Checking webhook signatures
Verify the data CryptoSwift sends to your webhook endpoint
CryptoSwift signs each webhook request it sends to your webhook URL by including a signature in the CryptoSwift-Signature
header. This allows you to verify that the request was made by CryptoSwift and not someone claiming to be CryptoSwift.
To verify signatures, you need to retrieve your webhook secret. You can access your webhook secret using the API.
Please note that the webhook secret is generated automatically each time after you register you webhook URL. After the webhook URL has been set up, CryptoSwift starts signing each webhook request it sends to the endpoint.
Verifying signatures
The CryptoSwift-Signature
header included in each signed request contains a timestamp the signature:
- The timestamp is prefixed by
t=
- The signature is prefixed by
s=
cryptoswift-signature: t=1676540660052,s=a18b9a8c30b896374efa6d5f3026b0e36f249561e649fc94b5e500a7ef24d10d
Signatures are generated using a hash-based message authentication code (HMAC) with SHA-256.
1. Extract the timestamp and signature from the header
Split the header using the ,
character as the separator to separate the timestamp and signature. Then split both elements using the =
character as the separator to get the corresponding values.
2. Prepare the signed payload
The signed payload string is created by concatenating:
- The timestamp part from the custom header
- The character
.
- The actual request JSON payload that you received in the request body
It will look something like:
const payload = `1676540660052.{"id":"418fec4a-8ba6-4b35-9c05-a9aa80de31c4","status":"NEW","asset":"BTC","amount":69,"blockchainInfo":{"transactionHash":"6146ccf6a66d994f7c363db875e31ca35581450a4bf6d3be6cc9ac79233a69d0","origin":"0xb794f5ea0ba39494ce839613fffba74279579268","destination":"0x71C7656EC7ab88b098defB751B7401B5f6d8976E","destinationType":"CUSTODIAL"},"vaspInfo":{"beneficiaryVaspName":"SwiftCryptoExchange","beneficiaryVaspEmail":"info@SwiftCryptoExchange.domain","beneficiaryVaspExtraInfo":"Tel +372 1234 5678"},"originator":{"type":"NATURAL","name":"Guy Hillar","accountNumber":"04143282398","address":"Alexanderplatz 25, Berlin","country":"Germany","nationalIdentificatorType":"IDC","nationalIdentificator":"DE123456789","customerNumber":"A5433634","dateOfBirth":"1991","placeOfBirth":"Germany"},"beneficiary":{"type":"LEGAL","name":"Maria LLC","accountNumber":"AB54234232","country":"Estonia","nationalIdentificatorType":"IDC","nationalIdentificator":"EE11234566"}}`
3. Compute the expected signature
Compute an HMAC with the SHA256 hash function: use your webhook secret as the key, and use the payload
string as the message.
const crypto = require('crypto'); const signature = crypto.createHmac('sha256', webhookSecret) // Data to be encoded .update(payload) // Defining encoding type .digest('hex');
4. Compare signatures
Compare the expected signature to the signature from the header.

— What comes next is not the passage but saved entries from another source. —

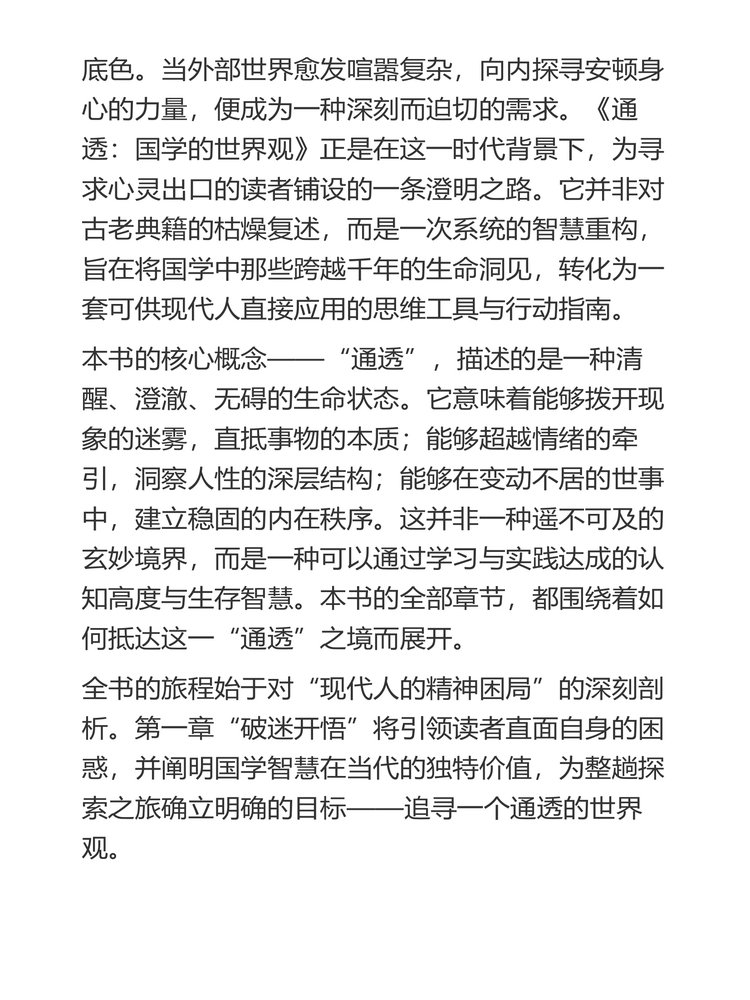 底色。当外部世界愈发喧嚣复杂，向内探寻安顿身心的力量，便成为一种深刻而迫切的需求。《通透：国学的世界观》正是在这一时代背景下，为寻求心灵出口的读者铺设的一条澄明之路。它并非对古老典籍的枯燥复述，而是一次系统的智慧重构，旨在将国学中那些跨越千年的生命洞见，转化为一套可供现代人直接应用的思维工具与行动指南。

本书的核心概念——“通透”，描述的是一种清醒、澄澈、无碍的生命状态。它意味着能够拨开现象的迷雾，直抵事物的本质；能够超越情绪的牵引，洞察人性的深层结构；能够在变动不居的世事中，建立稳固的内在秩序。这并非一种遥不可及的玄妙境界，而是一种可以通过学习与实践达成的认知高度与生存智慧。本书的全部章节，都围绕着如何抵达这一“通透”之境而展开。

全书的旅程始于对“现代人的精神困局”的深刻剖析。第一章“破迷开悟”将引领读者直面自身的困惑，并阐明国学智慧在当代的独特价值，为整趟探索之旅确立明确的目标——追寻一个通透的世界观。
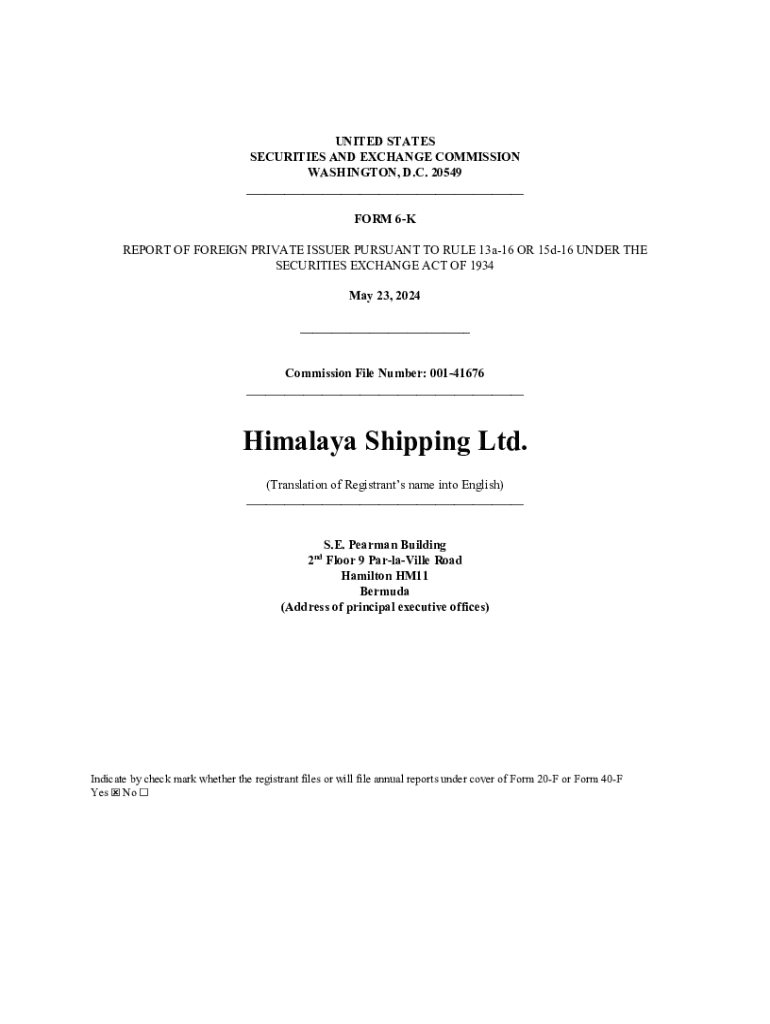 UNITED STATES
SECURITIES AND EXCHANGE COMMISSION
WASHINGTON, D.C. 20549

FORM 6-K

REPORT OF FOREIGN PRIVATE ISSUER PURSUANT TO RULE 13a-16 OR 15d-16 UNDER THE SECURITIES EXCHANGE ACT OF 1934

May 23, 2024

Commission File Number: 001-41676

Himalaya Shipping Ltd.

(Translation of Registrant's name into English)

S.E. Pearman Building
2$^{nd}$ Floor 9 Par-la-Ville Road
Hamilton HM11
Bermuda
(Address of principal executive offices)

Indicate by check mark whether the registrant files or will file annual reports under cover of Form 20-F or Form 40-F
Yes ☒ No ☐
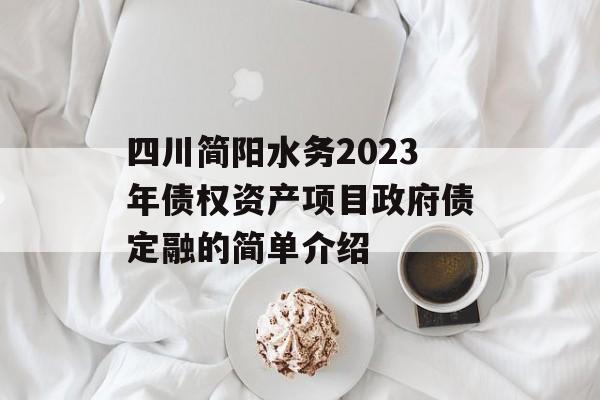 四川简阳水务2023年债权资产项目政府债定融的简单介绍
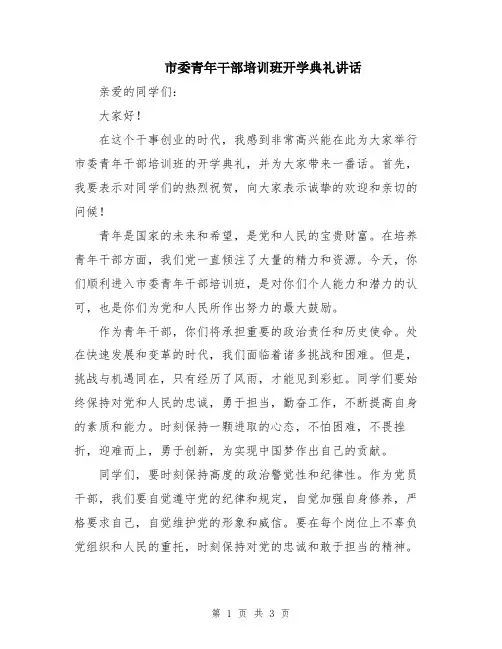 市委青年干部培训班开学典礼讲话

亲爱的同学们：

大家好！

在这个干事创业的时代，我感到非常高兴能在此为大家举行市委青年干部培训班的开学典礼，并为大家带来一番话。首先，我要表示对同学们的热烈祝贺，向大家表示诚挚的欢迎和亲切的问候！

青年是国家的未来和希望，是党和人民的宝贵财富。在培养青年干部方面，我们党一直倾注了大量的精力和资源。今天，你们顺利进入市委青年干部培训班，是对你们个人能力和潜力的认可，也是你们为党和人民所作出努力的最大鼓励。

作为青年干部，你们将承担重要的政治责任和历史使命。处在快速发展和变革的时代，我们面临着诸多挑战和困难。但是，挑战与机遇同在，只有经历了风雨，才能见到彩虹。同学们要始终保持对党和人民的忠诚，勇于担当，勤奋工作，不断提高自身的素质和能力。时刻保持一颗进取的心态，不怕困难，不畏挫折，迎难而上，勇于创新，为实现中国梦作出自己的贡献。

同学们，要时刻保持高度的政治警觉性和纪律性。作为党员干部，我们要自觉遵守党的纪律和规定，自觉加强自身修养，严格要求自己，自觉维护党的形象和威信。要在每个岗位上不辜负党组织和人民的重托，时刻保持对党的忠诚和敢于担当的精神。

第 1 页 共 3 页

You can also compare the difference between the current timestamp and the timestamp from the webhook request header to protect yourself from replay attacks. As the webhook request timestamp is part of the signed payload, it is also verified by the signature. This means that possible attackers can not change the timestamp without invalidating the signature. If the signature is valid but the timestamp is too old, you can have your application reject the payload.
We recommend a tolerance of five minutes between the header timestamp and the current time.